Il est ainsi apparu, avec le changement de position de Madame [T], que le consentement de la galerie [N] lors de la vente avait été vicié, qu’une erreur existait sur une qualité substantielle de la chose vendue, c’est-à-dire sur la certitude de la paternité de [O] [T] sur la table en cause, doute confirmé par l’expert. Monsieur [W] ne peut donc arguer de l’inexistence d’une erreur.
Cette erreur est susceptible d’entraîner la nullité de la vente seulement si elle est excusable, point qui a d’ailleurs été confirmé par l’ordonnance n°2016-131 du 10 février 2016 portant réforme du droit des obligations, créant en ce sens le nouvel article 1132 du code civil.
L’autorité, l’expérience et l’expertise de Monsieur [W], antiquaire, et la filiation de Madame [T], qui n’en fait certes pas de facto une experte mais certainement une connaisseuse et une autorité de fait, ont nécessairement eu une influence, un ascendant, sur la galerie, alors dirigée par un jeune homme, qui a légitimement pu dispenser celle-ci de recherches plus approfondies sur la paternité de la table.
La galerie [N] a disposé, pour consentir à la vente du 17 octobre 2015, d’un document sans réserves émanant de Madame [T], fille et héritière de [O] [T], forgé à partir d’éléments concrets (style, technique et caractéristiques de la table), confirmé oralement le jour de la vente par son auteur et constituant un certificat d’authenticité qui a légitimement pu lui faire accroire la paternité certaine de celui-ci sur la table, de première part, qu’elle a pu vérifier les éléments constitutifs de la table et, notamment, constater la présence d’une signature portée sur l’un de ses pieds, de deuxième part, et que ces points ont ensuite suffi à la maison de vente Phillips pour se voir confier la table aux fins de vente aux enchères moyennant un prix bien supérieur à son prix d’achat, de troisième part, de sorte que l’erreur sur la substance de la chose vendue, révélée postérieurement, est excusable.
Aucune négligence ne saurait être imputée à la galerie d’art, alors dirigée par un jeune homme, alors que Monsieur [W], antiquaire, Madame [T], réputée connaître l »uvre de son père, et la prestigieuse maison de vente Phillips, spécialisée dans les ‘uvres du XXème siècle et pourvue d’experts, ont également considéré la table comme étant une ‘uvre de [O] [T].

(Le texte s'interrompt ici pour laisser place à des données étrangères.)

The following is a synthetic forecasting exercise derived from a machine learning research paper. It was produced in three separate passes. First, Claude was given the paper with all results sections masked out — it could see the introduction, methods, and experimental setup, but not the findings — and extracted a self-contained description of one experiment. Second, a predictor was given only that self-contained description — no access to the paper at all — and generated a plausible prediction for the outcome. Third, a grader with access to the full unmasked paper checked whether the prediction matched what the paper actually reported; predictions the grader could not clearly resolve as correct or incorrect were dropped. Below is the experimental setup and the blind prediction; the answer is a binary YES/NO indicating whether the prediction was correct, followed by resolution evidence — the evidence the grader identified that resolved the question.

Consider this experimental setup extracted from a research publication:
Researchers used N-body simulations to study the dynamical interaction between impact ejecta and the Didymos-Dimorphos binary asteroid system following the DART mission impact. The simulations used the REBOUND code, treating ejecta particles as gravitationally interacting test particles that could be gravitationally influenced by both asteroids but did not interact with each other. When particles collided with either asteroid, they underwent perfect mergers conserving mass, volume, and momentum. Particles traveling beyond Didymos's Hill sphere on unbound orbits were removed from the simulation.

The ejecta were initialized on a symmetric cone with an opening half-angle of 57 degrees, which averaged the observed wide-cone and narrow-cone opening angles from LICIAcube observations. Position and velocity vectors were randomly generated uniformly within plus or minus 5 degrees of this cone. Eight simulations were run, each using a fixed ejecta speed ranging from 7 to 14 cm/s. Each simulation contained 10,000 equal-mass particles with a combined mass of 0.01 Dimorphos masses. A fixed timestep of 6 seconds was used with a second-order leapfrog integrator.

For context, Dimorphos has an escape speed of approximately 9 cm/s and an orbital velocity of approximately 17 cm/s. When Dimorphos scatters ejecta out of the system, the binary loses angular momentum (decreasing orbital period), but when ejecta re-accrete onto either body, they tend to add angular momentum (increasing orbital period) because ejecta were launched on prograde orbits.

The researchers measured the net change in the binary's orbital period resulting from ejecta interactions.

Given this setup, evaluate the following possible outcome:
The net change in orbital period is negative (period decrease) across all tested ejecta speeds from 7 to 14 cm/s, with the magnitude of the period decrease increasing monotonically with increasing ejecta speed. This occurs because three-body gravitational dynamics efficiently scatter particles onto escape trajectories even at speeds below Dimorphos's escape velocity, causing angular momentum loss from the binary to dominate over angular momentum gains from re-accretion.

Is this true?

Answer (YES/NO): NO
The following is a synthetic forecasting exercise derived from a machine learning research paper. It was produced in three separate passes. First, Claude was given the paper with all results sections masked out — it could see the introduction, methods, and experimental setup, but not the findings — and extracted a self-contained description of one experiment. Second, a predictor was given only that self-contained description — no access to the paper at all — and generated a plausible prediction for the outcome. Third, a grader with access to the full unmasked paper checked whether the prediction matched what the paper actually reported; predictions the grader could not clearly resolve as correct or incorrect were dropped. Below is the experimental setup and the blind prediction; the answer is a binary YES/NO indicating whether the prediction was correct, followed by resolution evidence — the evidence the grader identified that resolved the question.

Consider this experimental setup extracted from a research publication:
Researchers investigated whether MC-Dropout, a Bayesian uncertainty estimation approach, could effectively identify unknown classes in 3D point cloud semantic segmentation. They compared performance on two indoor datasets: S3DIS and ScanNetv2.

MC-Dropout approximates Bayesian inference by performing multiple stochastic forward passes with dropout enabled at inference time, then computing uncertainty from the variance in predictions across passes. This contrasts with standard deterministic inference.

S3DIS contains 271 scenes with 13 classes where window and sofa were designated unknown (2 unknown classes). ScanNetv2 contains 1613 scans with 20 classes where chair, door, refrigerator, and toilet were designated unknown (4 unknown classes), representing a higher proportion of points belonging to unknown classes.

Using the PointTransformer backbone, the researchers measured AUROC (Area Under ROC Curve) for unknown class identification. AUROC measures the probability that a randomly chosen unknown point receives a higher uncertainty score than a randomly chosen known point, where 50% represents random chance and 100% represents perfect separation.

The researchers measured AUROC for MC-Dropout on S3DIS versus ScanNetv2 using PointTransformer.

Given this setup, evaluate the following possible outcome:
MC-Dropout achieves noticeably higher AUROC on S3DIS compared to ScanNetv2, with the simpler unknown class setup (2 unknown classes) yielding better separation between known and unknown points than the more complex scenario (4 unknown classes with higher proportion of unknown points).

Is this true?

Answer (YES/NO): YES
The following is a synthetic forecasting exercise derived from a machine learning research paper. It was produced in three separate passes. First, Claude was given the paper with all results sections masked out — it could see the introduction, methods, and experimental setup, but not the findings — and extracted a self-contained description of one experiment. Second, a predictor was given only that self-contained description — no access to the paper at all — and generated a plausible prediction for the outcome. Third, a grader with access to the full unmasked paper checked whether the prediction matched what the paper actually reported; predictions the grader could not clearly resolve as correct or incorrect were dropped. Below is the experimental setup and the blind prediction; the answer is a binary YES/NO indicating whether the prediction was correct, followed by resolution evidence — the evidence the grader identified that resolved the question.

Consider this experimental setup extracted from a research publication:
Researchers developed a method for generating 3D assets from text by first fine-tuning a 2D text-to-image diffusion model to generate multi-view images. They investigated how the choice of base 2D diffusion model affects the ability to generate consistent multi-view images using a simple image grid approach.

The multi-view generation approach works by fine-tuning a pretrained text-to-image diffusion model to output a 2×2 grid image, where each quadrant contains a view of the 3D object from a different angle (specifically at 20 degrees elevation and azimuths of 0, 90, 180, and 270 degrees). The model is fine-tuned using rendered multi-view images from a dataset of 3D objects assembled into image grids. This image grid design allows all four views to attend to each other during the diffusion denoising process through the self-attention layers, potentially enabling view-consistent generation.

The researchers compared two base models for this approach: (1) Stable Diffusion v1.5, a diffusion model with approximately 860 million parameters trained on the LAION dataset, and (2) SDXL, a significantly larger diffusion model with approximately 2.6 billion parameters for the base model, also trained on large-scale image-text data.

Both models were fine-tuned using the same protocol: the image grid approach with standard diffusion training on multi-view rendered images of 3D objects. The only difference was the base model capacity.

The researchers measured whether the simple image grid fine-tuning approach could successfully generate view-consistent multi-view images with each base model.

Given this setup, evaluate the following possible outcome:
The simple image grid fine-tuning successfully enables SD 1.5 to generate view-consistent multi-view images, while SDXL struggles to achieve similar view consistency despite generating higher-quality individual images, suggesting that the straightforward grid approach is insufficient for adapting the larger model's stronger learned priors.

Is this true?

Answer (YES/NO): NO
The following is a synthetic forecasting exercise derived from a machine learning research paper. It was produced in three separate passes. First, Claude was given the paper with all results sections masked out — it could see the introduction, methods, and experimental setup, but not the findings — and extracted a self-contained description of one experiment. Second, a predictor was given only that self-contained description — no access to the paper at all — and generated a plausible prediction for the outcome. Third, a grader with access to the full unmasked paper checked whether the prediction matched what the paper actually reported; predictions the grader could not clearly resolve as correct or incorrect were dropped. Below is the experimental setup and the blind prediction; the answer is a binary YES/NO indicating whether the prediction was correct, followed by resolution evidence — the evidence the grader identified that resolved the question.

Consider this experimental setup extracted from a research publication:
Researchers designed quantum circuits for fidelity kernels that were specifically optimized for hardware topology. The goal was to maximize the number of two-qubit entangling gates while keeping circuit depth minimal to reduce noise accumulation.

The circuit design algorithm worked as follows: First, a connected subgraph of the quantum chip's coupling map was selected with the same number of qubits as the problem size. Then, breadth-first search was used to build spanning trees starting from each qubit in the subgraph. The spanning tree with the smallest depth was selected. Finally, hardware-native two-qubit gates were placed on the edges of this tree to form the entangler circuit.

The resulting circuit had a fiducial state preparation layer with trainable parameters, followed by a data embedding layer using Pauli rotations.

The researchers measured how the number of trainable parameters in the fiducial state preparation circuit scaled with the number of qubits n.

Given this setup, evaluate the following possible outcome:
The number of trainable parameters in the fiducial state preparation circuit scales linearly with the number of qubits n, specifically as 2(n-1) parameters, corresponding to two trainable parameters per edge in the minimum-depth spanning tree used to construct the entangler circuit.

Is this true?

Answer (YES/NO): NO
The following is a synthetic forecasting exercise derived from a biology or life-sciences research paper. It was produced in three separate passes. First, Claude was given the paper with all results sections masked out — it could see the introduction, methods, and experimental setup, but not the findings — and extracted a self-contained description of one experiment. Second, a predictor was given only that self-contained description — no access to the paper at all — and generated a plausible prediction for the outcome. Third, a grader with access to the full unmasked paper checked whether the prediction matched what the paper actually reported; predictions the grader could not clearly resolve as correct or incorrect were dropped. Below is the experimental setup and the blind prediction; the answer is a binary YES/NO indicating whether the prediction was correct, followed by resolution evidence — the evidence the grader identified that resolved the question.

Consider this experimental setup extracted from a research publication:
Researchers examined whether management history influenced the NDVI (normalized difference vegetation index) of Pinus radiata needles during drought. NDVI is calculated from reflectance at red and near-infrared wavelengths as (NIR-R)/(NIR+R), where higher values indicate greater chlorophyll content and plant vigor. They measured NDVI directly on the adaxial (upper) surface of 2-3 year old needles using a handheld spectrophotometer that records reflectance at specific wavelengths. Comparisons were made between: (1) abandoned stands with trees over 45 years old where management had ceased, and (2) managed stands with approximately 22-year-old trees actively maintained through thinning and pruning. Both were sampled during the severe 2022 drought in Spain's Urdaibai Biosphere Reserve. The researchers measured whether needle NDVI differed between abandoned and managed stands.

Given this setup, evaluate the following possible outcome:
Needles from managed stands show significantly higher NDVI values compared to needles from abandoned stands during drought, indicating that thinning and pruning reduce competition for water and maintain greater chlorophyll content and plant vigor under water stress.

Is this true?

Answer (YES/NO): NO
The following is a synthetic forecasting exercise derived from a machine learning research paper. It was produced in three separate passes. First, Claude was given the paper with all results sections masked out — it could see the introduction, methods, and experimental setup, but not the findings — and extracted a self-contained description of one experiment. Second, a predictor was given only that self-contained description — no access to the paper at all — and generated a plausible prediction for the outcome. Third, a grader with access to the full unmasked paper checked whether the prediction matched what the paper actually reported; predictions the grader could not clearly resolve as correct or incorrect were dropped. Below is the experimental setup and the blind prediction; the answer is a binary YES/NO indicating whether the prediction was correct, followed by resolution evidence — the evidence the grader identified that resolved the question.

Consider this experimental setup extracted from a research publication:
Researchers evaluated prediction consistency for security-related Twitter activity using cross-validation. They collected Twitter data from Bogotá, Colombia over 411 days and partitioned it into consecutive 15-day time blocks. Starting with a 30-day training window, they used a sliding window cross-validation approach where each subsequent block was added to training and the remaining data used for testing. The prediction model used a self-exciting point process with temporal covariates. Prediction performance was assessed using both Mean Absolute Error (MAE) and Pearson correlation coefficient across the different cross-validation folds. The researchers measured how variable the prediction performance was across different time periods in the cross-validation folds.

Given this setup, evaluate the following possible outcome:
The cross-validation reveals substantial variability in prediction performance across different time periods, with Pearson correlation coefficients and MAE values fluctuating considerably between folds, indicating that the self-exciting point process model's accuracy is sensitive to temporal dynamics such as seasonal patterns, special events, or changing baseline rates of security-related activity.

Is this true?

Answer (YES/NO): YES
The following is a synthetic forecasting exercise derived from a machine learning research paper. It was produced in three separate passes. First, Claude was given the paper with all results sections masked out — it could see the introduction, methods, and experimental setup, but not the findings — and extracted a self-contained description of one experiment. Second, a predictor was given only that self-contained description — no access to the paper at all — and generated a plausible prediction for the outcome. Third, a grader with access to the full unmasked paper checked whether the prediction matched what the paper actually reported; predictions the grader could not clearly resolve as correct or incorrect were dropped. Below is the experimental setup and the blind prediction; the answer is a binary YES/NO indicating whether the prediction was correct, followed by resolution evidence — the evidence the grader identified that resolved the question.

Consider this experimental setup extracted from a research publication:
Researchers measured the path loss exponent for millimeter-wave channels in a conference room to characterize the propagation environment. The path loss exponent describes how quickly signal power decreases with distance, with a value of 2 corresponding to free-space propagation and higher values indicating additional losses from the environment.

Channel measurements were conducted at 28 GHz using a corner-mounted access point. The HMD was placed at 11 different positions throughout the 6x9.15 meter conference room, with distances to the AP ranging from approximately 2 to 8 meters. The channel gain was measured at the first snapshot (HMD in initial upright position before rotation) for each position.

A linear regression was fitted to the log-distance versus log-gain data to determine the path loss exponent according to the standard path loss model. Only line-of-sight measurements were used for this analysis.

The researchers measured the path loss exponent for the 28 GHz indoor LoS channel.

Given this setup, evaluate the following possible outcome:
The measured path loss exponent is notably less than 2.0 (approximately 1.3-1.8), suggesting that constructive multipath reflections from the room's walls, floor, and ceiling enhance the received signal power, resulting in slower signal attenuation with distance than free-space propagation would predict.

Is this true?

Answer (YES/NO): NO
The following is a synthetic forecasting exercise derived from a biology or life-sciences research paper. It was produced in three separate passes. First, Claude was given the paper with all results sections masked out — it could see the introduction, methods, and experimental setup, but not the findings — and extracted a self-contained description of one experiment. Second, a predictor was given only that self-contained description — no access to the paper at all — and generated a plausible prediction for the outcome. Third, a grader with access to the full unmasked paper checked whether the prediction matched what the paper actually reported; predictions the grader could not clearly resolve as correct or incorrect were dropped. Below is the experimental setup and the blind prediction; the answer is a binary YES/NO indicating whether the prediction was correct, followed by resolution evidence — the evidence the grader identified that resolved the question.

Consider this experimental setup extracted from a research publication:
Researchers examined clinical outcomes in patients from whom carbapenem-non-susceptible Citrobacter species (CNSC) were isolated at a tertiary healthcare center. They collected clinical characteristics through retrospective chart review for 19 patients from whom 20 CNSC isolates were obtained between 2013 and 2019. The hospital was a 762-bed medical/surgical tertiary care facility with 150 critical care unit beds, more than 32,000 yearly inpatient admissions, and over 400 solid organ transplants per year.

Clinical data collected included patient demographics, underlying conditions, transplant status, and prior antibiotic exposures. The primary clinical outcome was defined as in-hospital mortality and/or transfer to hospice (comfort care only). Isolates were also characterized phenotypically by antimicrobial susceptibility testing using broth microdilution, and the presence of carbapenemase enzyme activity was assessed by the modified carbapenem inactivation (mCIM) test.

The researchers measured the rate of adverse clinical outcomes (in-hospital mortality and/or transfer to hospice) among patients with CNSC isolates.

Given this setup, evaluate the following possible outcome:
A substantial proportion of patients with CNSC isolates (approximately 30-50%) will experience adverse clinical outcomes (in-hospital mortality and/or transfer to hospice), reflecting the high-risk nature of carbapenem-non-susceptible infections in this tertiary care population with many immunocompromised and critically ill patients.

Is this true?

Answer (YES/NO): YES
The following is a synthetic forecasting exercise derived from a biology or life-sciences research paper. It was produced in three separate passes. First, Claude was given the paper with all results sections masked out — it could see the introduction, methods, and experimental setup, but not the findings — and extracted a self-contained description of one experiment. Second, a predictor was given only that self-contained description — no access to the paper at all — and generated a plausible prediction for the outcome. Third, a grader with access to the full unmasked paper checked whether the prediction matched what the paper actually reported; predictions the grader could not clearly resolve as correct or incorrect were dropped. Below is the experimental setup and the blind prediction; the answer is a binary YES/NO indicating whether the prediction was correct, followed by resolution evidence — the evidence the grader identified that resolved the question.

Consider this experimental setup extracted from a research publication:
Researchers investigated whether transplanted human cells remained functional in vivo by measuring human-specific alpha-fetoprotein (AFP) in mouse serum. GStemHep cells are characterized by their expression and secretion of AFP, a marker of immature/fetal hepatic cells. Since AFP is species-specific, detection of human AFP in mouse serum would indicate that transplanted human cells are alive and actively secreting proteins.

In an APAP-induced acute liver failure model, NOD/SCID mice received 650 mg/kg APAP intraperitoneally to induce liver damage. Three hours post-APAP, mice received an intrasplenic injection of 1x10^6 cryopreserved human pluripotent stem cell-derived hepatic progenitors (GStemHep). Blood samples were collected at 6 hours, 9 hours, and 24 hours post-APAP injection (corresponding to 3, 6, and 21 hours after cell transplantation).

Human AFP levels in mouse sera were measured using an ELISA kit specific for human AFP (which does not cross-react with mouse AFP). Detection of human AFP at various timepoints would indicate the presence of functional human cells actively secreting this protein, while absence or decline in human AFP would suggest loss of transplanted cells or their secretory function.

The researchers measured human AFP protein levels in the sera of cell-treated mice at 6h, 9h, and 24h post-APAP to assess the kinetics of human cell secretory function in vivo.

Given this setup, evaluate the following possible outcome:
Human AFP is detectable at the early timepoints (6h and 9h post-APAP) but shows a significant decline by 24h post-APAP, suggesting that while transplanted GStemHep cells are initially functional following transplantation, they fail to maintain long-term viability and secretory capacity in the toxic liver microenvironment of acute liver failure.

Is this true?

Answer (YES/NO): NO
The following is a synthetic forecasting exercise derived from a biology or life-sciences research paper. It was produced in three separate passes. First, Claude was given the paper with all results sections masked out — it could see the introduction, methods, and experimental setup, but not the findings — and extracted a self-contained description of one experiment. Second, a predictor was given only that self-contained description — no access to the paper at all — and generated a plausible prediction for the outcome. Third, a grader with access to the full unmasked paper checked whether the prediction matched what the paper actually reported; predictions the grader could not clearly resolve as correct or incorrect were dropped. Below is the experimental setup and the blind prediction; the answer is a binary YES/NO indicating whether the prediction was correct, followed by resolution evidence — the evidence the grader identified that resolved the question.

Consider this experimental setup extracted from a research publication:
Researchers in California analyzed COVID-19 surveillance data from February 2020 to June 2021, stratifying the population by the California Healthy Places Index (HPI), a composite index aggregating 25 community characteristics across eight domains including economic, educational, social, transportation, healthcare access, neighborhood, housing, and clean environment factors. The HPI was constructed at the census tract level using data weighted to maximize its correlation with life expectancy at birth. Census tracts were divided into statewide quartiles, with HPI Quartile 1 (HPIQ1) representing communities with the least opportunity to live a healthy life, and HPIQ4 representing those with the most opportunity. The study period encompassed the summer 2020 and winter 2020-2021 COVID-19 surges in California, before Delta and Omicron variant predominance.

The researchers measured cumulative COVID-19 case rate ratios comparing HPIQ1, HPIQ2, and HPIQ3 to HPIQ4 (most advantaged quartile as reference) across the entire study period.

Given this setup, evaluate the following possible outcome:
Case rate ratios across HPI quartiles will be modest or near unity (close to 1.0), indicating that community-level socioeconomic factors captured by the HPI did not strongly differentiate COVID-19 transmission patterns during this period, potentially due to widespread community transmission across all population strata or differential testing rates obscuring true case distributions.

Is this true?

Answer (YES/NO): NO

Le jugement a été infirmé en ce qu’il a retenu une négligence de la galerie [N] et, par voie de conséquence, une erreur inexcusable de sa part, l’empêchant de solliciter l’annulation de la vente.
Statuant à nouveau, la Cour a fait droit aux demandes de la galerie [N] et prononcé la nullité de la vente pour erreur sur une qualité substantielle de la chose vendue.
Tout fait quelconque de l’homme qui cause à autrui un dommage oblige celui par la faute duquel il est arrivé à le réparer (article 1240 du code civil). La galerie [N] était fondée à rechercher la responsabilité personnelle de Madame [T].